Bu çalışmada armudî biçime sahip ve tellere tırnak teması suretiyle çalınan yaylı çalgılar bir bütünün temel parçaları olarak ele alınmış, tarihsel gelişimleri, icra edildikleri müzik türleri ve icra teknikleri karşılıklı etkileşimleri ve kazandıkları sosyal kimlikler bağlamında analiz edilmiştir. Bu çalgı ailesinin elemanlarının 10. yüzyılda Bizans'ta lyra dicta adıyla çalındığı, 13. yüzyılda rebec adıyla Avrupa'ya taşındığı, 15. yüzyılda lyra olarak Girit'e ve civar adalara geldiği, 18. yüzyılda Osmanlı İstanbul'unda önce lyra, sonra da kemençe olarak var olduğu, 19. yüzyılda gadulka olarak Bulgaristan'a ulaştığı düşünülmektedir. Anadolu'da ise Teke yöresinde çalınan yörük kemanesi göçebe kültürünün yerini yerleşik hayata bırakmasıyla kullanımdan kalksa da, Kastamonu tırnak kemanesi varlığını halen sürdürmektedir. Rebec orta çağın sanat müziği çalgısı iken, dansa eşlik amacıyla çalınan lyra, gadulka, kemane ve kemençe çalgıları ilk olarak halk icrasında kendisine yer etmiştir. Kemençe kaba saz takımlarından sanat müziğine geçiş yapmış, gadulka halk müziği icrasıyla birlikte Bulgar senfonik halk müziği orkestralarında, dünya müziği gruplarında ve sokak çalgıcıları arasında çalınmaya başlanmıştır.

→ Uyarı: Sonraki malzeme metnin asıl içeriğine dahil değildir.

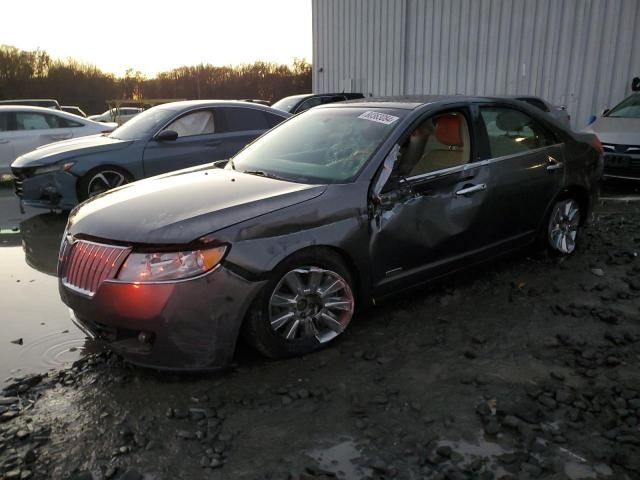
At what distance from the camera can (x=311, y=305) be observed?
10.9 ft

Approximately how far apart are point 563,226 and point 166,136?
4.73 m

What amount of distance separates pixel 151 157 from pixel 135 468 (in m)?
5.22

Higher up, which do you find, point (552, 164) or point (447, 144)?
point (447, 144)

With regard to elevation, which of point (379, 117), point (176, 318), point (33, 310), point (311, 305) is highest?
point (379, 117)

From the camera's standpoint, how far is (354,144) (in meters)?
3.79

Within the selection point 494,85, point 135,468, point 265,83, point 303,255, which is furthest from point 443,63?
point 265,83

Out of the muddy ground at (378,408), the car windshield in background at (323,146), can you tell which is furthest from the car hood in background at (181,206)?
the muddy ground at (378,408)

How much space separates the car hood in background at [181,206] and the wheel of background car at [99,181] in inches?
136

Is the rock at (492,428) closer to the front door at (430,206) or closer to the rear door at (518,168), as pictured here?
the front door at (430,206)

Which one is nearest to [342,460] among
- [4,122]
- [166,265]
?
[166,265]

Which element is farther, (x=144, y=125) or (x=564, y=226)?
(x=144, y=125)

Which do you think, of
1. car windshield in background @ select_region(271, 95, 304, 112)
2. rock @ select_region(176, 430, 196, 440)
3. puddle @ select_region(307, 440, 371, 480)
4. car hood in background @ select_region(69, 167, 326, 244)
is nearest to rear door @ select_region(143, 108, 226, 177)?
car hood in background @ select_region(69, 167, 326, 244)

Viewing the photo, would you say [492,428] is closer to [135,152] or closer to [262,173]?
[262,173]

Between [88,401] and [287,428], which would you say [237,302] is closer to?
[287,428]
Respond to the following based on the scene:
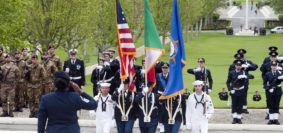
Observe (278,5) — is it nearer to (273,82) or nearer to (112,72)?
(273,82)

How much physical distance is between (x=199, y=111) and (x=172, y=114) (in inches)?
24.6

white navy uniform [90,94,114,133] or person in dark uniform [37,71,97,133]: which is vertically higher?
person in dark uniform [37,71,97,133]

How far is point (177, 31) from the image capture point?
17.1m

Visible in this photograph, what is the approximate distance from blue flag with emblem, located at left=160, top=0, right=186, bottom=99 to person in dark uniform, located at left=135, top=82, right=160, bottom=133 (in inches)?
11.7

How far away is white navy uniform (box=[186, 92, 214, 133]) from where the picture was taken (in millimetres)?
16609

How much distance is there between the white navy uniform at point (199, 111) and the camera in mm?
16609

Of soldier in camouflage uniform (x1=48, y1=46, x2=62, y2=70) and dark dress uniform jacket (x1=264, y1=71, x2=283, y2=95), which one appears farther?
soldier in camouflage uniform (x1=48, y1=46, x2=62, y2=70)

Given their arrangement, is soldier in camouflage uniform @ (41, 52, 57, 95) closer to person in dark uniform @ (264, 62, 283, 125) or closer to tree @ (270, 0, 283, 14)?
person in dark uniform @ (264, 62, 283, 125)

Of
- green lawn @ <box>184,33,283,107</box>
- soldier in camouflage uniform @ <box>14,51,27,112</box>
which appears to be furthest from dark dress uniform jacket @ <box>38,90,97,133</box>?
green lawn @ <box>184,33,283,107</box>

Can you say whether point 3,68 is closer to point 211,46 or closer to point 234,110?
point 234,110

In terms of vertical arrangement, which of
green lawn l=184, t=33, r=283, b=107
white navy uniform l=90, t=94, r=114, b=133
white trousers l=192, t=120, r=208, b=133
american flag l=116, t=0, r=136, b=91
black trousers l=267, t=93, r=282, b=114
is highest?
american flag l=116, t=0, r=136, b=91

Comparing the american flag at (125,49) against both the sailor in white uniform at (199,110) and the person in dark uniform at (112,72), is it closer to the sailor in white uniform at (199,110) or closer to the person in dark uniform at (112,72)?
the sailor in white uniform at (199,110)

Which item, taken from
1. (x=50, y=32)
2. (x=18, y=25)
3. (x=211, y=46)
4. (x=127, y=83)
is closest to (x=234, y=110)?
(x=127, y=83)

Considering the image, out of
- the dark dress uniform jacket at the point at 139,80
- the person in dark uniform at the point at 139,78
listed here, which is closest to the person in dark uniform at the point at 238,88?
the person in dark uniform at the point at 139,78
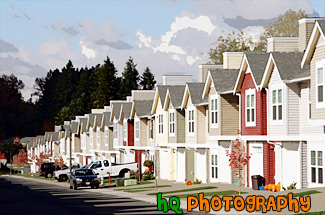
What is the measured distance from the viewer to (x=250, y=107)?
142 ft

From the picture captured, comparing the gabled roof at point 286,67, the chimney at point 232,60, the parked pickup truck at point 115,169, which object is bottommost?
the parked pickup truck at point 115,169

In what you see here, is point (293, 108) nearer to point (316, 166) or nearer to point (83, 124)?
point (316, 166)

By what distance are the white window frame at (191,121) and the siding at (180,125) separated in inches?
85.2

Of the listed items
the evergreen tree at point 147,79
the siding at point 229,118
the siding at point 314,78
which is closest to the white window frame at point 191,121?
the siding at point 229,118

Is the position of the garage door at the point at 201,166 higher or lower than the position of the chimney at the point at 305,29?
lower

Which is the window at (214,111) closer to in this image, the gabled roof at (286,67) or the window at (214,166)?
the window at (214,166)

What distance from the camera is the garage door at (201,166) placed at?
5384 cm

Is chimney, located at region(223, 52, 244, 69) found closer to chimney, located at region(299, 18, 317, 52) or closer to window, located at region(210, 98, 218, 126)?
window, located at region(210, 98, 218, 126)

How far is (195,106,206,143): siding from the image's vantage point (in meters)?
54.0

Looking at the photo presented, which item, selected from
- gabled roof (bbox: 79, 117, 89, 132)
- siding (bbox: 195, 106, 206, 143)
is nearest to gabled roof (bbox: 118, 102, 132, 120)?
siding (bbox: 195, 106, 206, 143)

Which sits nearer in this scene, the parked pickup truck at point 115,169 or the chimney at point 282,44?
the chimney at point 282,44

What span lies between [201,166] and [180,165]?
17.5 feet

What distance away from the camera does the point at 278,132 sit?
3953 centimetres

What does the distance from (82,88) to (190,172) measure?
122 m
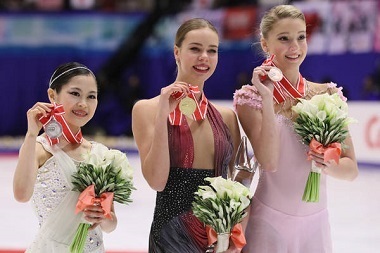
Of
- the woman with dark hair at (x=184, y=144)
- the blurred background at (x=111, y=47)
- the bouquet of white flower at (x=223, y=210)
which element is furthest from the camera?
the blurred background at (x=111, y=47)

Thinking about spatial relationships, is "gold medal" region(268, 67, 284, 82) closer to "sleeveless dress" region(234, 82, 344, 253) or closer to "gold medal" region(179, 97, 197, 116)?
"sleeveless dress" region(234, 82, 344, 253)

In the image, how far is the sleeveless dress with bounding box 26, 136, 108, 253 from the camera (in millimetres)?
3109

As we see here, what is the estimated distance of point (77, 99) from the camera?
10.5 ft

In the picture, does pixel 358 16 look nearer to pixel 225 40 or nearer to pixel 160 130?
pixel 225 40

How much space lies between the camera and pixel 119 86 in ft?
53.2

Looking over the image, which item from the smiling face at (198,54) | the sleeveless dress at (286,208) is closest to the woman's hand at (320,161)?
the sleeveless dress at (286,208)

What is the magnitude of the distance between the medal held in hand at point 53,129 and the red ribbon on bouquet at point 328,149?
3.62 ft

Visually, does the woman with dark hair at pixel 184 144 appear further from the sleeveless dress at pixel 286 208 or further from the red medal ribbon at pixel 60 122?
the red medal ribbon at pixel 60 122

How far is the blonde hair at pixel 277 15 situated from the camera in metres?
3.20

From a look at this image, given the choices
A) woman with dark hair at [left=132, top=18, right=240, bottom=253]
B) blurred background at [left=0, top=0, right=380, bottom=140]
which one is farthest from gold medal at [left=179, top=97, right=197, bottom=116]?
blurred background at [left=0, top=0, right=380, bottom=140]

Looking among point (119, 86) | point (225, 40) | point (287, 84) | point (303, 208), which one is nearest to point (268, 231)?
point (303, 208)

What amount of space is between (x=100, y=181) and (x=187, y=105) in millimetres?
495

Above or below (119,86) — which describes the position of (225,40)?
above

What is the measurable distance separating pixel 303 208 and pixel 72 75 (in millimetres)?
1229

Bu çok yönlü işlevsellik, çalışmada adı geçen çalgılar bağlamında dünyadaki tüm çalgıların kimliklerinin çalındıkları toplum, bölge ve müzik türleri doğrultusunda şekillenmesine sebep olmaktadır. Çalgılar farklı coğrafi bölgelerde, farklı ya da benzer adlarla, farklı ya da benzer işlevlerle çalınabilmektedirler. Bireyin aidiyet duygusunun doğduğu kimlikten sonra bulunduğu çevreyle karşılıklı etkileşimiyle oluşması ve ilişki kurduğu her bireyin gözünde farklı bir kimlikle var olması gibi, çalgılar da çalındıkları bölgelerin müzikal kimlikleriyle aidiyet kazanmaktadırlar.
In this study the pear shaped bowed instruments were considered as the main parts of a whole and their historical development, music styles in which they are used and techniques of playing were analysed with regard to interactions and social identities. Members of this instrument family were played in the Byzantine Empire in 10th century with the name of lyra dicta, were transferred to Europe in the 13th century under the name of rebec, came to Crete and nearby islands in the 15th century as lyra, existed in 18th century Ottoman Istanbul as kemenche and reached to Bulgaria in the 19th century as gadulka. In the case of Anatolia, even though yörük kemanesi of Teke region became obsolete as nomad culture made way for settled life, the instrument still survives under the name of tırnak kemane in Kastamonu region. While rebec was the art music instrument of the medieval age, lyra, gadulka, kemane and kemenche played as accompaniment to dance found a place for themselves firstly in folk music. Kemenche transferred, from kaba saz ensembles to art music, while gadulka began to be played in Bulgarian symphonic folk music orchestras. This multifaceted functionality causes identities of all the instruments in the world, within the context of instruments mentioned in this study, to take shape according to societies, regions, and music styles in which they are played.